* Stated problem *
Copy out the entries from the line containing "Arrange the following" down to the line containing "503 centimetres", including both of those lines and leaving every line unchanged.
* START Data for this task *
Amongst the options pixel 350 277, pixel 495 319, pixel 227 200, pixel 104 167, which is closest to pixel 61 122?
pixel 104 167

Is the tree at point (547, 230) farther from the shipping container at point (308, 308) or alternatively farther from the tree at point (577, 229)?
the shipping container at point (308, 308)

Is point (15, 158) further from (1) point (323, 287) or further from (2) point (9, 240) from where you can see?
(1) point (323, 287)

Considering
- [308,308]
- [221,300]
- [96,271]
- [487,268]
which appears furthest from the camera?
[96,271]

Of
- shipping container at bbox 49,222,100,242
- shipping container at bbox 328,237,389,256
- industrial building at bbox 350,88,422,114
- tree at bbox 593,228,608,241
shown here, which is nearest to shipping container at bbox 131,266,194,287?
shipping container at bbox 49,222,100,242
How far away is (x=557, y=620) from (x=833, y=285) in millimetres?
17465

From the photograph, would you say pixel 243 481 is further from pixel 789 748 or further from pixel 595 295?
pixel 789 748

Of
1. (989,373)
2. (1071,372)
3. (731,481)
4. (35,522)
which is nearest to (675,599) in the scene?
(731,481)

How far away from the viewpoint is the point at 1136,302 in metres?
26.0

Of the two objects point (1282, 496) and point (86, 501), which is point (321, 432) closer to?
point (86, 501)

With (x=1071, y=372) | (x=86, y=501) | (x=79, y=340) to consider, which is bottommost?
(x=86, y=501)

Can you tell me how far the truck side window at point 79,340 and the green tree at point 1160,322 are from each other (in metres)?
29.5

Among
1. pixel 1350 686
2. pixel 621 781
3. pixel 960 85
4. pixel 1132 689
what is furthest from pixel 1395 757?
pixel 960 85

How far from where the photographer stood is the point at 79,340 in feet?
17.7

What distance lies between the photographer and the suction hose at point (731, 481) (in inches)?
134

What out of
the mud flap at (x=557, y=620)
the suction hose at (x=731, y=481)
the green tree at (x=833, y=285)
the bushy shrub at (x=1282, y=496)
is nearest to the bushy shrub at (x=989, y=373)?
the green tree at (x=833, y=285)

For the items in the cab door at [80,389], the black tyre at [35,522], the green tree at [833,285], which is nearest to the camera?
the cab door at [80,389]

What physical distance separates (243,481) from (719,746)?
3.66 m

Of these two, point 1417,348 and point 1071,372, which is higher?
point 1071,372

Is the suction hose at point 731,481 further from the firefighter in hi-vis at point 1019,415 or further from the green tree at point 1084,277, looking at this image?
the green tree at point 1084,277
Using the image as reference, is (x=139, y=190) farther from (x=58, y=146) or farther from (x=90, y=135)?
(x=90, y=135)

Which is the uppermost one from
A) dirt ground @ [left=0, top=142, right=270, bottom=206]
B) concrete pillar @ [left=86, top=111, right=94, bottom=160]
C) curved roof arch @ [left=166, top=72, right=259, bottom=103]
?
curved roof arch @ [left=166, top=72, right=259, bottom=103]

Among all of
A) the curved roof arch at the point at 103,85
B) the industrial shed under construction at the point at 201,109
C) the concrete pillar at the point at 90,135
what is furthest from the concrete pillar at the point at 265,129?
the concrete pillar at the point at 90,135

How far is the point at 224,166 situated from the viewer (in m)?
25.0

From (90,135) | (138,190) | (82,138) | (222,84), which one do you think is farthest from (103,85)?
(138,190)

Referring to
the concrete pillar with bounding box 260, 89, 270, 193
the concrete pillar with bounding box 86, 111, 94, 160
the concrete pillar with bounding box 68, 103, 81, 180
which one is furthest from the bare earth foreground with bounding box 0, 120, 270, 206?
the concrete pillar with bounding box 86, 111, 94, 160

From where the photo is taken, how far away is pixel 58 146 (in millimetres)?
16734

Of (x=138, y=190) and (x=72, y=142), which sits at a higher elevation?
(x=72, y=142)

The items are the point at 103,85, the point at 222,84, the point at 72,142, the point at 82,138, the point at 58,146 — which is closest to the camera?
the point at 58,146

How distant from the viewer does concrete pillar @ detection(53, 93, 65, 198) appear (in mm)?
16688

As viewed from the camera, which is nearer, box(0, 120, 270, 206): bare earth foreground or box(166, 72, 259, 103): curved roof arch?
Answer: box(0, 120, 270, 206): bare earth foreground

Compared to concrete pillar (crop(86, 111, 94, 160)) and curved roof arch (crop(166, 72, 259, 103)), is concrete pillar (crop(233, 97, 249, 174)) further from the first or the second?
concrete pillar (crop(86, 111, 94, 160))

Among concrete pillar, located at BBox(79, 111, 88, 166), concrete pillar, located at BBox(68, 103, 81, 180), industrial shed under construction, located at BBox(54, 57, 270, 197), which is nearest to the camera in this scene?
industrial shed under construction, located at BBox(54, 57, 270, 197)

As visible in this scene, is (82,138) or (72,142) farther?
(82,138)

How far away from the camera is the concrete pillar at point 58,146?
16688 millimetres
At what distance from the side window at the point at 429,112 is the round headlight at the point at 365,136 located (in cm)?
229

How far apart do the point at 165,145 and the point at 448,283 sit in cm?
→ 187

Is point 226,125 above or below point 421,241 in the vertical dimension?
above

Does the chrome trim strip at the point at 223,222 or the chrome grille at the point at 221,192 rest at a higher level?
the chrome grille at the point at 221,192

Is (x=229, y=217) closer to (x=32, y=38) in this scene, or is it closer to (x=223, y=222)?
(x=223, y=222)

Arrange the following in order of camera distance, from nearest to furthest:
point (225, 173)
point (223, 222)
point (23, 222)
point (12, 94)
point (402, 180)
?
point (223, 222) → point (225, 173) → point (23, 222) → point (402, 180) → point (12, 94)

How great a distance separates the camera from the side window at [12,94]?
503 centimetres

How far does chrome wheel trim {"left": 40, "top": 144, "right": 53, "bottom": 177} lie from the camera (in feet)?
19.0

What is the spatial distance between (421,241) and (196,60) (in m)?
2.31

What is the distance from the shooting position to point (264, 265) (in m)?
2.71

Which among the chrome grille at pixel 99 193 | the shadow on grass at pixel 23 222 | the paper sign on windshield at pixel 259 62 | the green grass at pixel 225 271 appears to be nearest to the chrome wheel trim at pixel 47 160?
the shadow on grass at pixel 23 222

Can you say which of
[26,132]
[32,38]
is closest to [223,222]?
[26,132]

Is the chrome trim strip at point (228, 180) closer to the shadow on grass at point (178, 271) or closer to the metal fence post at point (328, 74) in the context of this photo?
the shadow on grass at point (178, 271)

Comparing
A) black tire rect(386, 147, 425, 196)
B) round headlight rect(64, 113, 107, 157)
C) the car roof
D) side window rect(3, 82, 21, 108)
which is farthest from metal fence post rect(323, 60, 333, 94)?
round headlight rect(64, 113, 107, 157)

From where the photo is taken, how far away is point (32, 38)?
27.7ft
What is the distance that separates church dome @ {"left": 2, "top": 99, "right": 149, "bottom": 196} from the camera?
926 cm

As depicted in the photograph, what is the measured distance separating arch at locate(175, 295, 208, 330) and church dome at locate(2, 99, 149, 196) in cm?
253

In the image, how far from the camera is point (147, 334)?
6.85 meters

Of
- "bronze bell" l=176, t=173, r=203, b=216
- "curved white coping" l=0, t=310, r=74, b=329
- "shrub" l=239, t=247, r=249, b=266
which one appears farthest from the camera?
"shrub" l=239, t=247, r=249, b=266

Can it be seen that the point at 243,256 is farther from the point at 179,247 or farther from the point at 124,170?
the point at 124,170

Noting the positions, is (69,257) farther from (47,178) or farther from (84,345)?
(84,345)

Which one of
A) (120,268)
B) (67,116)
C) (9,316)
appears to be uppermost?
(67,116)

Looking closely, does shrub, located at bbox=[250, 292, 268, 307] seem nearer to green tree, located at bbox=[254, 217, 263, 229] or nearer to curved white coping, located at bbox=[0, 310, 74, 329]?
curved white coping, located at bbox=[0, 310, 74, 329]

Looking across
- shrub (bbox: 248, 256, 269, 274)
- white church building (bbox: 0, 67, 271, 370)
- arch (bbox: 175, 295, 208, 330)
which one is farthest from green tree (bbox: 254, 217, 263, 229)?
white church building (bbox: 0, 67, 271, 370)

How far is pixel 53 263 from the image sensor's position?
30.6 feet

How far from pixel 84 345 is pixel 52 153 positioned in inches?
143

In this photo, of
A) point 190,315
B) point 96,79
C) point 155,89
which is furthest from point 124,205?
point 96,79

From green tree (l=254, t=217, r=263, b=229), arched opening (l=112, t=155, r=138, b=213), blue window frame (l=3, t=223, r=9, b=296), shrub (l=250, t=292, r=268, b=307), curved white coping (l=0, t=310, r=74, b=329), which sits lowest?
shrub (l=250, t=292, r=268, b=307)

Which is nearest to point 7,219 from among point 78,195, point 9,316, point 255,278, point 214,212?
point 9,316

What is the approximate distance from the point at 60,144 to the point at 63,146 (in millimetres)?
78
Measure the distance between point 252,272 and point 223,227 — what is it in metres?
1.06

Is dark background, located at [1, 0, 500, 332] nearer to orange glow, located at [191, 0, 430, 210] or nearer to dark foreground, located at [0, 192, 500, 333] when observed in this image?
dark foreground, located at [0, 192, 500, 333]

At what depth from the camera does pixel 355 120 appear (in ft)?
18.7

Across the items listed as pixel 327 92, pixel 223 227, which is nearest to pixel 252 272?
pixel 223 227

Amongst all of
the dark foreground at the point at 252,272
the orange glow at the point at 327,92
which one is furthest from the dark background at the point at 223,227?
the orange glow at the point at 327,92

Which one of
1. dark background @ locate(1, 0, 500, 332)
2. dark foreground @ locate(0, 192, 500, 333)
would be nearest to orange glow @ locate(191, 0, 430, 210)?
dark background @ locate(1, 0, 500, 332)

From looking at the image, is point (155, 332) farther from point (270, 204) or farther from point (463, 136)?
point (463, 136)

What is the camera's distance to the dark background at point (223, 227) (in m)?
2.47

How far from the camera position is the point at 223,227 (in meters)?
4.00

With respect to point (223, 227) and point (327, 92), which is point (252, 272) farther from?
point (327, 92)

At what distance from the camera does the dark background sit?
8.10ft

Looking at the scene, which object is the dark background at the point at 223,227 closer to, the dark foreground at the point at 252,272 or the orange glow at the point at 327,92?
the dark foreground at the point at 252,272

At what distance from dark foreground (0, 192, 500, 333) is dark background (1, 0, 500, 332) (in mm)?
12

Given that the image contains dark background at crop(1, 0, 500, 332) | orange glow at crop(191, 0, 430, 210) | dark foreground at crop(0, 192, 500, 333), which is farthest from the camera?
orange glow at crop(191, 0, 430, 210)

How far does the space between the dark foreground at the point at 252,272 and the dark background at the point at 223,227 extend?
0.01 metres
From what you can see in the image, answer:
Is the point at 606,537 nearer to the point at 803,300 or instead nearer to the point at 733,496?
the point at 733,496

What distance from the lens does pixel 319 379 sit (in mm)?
* END Data for this task *
* The result *
Arrange the following in order of camera distance, from nearest to furthest:
point (225, 173)
point (223, 222)
point (23, 222)
point (12, 94)
point (402, 180)
?
point (223, 222) → point (225, 173) → point (23, 222) → point (402, 180) → point (12, 94)

How great a distance separates the camera from the side window at [12,94]?
503 centimetres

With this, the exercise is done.